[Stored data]
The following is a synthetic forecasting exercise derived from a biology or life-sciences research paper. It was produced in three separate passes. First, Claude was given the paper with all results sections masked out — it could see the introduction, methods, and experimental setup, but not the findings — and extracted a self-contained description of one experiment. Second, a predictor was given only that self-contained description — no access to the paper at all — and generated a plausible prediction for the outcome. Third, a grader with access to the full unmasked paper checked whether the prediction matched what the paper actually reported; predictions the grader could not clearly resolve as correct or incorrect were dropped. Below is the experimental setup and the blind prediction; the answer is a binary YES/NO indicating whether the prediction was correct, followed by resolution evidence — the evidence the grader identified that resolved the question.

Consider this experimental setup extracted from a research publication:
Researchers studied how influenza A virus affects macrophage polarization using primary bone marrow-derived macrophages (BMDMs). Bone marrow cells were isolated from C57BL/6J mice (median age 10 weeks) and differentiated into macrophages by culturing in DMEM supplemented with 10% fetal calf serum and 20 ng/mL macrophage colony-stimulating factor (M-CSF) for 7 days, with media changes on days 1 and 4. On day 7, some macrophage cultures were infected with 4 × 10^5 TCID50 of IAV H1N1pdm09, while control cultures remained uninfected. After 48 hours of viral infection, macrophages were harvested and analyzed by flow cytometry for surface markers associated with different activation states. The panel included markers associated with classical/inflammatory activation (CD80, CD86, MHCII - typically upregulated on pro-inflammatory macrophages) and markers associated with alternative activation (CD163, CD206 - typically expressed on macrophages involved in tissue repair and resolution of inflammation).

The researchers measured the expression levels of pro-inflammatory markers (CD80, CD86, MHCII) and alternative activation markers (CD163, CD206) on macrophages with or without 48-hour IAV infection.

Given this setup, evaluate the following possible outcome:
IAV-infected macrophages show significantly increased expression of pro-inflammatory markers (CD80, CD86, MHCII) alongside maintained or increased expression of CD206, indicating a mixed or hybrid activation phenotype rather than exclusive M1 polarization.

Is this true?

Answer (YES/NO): NO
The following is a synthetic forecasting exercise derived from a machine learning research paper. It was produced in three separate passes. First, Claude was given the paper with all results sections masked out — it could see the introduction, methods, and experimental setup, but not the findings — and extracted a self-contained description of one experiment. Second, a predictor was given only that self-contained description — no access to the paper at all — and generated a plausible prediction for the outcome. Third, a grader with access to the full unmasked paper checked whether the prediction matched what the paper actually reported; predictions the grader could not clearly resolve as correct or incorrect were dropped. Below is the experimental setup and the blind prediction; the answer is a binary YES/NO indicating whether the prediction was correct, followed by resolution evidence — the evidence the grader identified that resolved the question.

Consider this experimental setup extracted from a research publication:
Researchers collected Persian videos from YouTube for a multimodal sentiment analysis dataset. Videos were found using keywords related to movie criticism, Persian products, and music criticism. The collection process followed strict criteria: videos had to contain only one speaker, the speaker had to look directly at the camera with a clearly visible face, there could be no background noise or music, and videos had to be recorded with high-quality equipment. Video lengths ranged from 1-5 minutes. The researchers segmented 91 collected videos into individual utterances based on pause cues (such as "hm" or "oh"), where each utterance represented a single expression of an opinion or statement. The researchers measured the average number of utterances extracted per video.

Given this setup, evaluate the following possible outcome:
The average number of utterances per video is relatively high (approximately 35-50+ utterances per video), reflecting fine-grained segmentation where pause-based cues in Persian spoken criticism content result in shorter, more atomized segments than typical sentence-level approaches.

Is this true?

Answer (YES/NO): NO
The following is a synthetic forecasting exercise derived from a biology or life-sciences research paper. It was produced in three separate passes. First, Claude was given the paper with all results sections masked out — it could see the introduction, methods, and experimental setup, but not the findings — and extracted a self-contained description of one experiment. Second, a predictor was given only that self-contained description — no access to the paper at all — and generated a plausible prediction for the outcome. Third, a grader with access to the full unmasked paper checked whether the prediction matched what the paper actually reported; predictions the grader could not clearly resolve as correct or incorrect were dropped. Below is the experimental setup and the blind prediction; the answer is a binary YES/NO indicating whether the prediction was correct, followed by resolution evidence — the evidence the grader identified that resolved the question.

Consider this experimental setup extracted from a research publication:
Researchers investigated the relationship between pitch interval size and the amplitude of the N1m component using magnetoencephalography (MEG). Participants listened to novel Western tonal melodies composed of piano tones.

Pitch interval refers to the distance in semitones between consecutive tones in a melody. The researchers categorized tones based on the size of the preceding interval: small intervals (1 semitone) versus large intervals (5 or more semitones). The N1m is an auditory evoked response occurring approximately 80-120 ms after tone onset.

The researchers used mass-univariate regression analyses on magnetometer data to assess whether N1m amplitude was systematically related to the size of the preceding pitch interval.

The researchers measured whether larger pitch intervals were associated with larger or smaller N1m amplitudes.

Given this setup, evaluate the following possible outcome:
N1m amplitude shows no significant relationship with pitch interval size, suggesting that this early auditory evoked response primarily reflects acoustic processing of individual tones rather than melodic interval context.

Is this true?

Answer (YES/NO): NO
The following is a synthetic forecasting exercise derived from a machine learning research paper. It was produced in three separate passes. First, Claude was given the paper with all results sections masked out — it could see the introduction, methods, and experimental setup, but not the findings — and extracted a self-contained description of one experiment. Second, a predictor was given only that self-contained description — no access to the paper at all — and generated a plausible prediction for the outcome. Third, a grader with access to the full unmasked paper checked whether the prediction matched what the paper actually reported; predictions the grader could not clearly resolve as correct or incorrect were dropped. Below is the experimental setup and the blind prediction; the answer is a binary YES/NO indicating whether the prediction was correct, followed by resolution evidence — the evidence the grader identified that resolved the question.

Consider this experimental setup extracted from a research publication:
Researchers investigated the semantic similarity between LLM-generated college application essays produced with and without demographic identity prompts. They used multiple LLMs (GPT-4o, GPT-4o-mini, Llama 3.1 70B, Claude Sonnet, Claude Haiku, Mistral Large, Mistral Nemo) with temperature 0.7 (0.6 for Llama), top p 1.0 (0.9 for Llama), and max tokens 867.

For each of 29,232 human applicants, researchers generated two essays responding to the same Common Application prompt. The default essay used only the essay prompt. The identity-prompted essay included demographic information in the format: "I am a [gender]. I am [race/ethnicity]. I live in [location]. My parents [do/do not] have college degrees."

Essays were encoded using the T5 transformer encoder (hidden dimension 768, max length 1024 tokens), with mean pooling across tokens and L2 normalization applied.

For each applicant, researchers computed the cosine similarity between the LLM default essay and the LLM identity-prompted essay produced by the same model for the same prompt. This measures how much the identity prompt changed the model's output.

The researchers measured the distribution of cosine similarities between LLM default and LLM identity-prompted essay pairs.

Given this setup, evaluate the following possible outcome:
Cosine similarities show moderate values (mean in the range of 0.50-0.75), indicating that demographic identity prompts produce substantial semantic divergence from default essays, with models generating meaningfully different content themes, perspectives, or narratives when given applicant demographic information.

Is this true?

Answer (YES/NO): NO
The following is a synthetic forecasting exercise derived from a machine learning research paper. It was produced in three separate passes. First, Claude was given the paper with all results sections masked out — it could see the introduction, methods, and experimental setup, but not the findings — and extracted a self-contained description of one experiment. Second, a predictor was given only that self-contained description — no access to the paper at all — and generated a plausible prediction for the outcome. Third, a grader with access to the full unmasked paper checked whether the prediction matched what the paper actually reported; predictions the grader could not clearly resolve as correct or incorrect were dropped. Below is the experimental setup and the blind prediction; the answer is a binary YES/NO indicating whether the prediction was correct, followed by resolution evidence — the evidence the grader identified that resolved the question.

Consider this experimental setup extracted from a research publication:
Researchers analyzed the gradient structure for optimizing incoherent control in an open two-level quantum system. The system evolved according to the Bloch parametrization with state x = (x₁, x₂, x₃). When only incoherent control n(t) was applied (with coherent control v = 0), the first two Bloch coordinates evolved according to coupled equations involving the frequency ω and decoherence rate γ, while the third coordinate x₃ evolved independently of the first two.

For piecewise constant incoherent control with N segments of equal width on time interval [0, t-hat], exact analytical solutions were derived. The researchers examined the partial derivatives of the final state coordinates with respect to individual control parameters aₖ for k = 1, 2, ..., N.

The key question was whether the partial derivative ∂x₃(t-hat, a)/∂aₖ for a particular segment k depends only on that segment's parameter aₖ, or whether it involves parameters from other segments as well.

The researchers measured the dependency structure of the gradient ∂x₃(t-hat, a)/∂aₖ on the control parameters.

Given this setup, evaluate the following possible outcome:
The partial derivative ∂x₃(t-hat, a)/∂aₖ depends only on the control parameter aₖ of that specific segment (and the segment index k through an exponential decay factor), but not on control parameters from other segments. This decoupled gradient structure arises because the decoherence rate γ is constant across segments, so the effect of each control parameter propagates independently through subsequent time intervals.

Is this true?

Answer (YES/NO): NO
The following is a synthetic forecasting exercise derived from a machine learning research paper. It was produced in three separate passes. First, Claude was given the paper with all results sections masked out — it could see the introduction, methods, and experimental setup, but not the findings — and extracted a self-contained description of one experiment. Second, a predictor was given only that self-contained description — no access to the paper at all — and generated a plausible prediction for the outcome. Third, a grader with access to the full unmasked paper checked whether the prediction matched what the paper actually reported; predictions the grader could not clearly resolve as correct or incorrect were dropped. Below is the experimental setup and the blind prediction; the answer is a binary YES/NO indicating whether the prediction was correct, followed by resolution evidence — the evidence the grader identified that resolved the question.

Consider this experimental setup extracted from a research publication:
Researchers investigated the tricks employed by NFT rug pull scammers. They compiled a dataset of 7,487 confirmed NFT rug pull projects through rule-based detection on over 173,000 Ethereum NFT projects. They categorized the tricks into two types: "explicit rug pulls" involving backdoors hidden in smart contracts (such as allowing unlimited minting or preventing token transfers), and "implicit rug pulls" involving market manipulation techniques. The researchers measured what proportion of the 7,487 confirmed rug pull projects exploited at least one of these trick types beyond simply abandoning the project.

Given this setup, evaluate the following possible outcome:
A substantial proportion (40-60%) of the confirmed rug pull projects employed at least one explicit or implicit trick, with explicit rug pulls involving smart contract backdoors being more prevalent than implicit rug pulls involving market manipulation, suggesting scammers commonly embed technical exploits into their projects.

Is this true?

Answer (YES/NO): NO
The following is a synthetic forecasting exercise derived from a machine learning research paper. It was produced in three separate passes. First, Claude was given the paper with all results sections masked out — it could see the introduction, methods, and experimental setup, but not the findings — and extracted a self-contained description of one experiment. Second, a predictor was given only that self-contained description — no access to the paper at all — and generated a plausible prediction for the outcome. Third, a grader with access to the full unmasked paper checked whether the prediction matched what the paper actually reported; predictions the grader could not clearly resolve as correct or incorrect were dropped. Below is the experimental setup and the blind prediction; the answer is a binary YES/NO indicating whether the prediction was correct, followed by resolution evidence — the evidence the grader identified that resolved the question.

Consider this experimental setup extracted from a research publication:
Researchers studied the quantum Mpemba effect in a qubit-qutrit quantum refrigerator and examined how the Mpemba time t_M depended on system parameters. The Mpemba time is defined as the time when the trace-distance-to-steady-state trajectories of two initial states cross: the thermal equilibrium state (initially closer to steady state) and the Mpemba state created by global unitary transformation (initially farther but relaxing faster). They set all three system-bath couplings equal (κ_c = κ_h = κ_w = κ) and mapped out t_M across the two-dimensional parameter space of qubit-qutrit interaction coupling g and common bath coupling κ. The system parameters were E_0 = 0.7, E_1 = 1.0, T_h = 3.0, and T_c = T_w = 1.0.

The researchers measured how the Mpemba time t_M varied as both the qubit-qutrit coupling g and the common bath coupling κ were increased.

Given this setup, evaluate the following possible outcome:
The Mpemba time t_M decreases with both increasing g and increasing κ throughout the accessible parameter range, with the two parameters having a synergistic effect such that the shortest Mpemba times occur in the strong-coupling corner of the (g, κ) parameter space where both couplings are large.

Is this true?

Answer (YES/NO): NO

▶ **Task instructions**: Please go line by line through the records above, copying each one that holds the string "increased".

▶ **Response below**:
IAV-infected macrophages show significantly increased expression of pro-inflammatory markers (CD80, CD86, MHCII) alongside maintained or increased expression of CD206, indicating a mixed or hybrid activation phenotype rather than exclusive M1 polarization.
The researchers measured how the Mpemba time t_M varied as both the qubit-qutrit coupling g and the common bath coupling κ were increased.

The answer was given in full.